Excerpts of spatial question data:
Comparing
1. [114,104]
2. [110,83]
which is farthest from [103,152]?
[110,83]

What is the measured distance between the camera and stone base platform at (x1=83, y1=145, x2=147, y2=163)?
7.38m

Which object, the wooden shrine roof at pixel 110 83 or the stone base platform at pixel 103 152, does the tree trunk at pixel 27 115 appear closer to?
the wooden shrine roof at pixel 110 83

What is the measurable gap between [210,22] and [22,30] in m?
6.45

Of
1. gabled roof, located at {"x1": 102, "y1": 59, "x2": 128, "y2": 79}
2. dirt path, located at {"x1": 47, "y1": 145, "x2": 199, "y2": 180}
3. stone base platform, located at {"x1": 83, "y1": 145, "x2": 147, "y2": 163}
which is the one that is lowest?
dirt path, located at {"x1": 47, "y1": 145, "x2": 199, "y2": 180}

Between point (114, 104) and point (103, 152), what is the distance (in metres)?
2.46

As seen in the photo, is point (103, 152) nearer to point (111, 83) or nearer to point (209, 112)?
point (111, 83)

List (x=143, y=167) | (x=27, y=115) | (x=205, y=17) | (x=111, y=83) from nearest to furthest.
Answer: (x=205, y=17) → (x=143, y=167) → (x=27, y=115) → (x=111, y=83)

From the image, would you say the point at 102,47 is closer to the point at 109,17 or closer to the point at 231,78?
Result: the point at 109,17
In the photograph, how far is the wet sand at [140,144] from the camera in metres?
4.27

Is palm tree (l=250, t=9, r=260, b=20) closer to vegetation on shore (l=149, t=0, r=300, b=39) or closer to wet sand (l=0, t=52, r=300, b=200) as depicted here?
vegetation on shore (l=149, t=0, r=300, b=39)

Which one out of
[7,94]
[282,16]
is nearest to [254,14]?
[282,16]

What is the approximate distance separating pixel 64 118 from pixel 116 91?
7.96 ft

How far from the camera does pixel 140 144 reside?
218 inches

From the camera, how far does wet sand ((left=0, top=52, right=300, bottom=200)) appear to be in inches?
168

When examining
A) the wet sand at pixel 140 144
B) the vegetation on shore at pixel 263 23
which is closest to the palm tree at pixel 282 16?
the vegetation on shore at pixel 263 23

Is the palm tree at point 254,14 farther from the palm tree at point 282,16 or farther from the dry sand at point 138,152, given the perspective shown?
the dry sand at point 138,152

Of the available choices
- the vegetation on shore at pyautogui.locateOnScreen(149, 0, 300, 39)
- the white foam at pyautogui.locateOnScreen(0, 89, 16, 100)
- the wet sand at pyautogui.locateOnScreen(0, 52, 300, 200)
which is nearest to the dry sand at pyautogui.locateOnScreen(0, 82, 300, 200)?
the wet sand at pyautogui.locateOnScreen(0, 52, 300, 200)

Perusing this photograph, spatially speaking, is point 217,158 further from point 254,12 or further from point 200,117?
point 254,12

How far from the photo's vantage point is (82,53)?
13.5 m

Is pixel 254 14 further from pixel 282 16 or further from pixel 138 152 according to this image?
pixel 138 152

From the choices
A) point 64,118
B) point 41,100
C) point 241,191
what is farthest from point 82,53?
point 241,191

PROBLEM TO SOLVE
Starting at the line that contains "Perusing this photograph, spatially" and continuing through the last of the entries, replace "further" with "farther" and leave everything else unchanged. Give back only those lines.

WRITTEN RESPONSE
Perusing this photograph, spatially speaking, is point 217,158 farther from point 254,12 or farther from point 200,117?
point 254,12

How far from the photo's vantage point is (82,53)?
13.5 m

Is pixel 254 14 farther from pixel 282 16 or farther from pixel 138 152 according to this image?
pixel 138 152

From the choices
A) point 64,118
B) point 41,100
C) point 241,191
what is farthest from point 82,53?
point 241,191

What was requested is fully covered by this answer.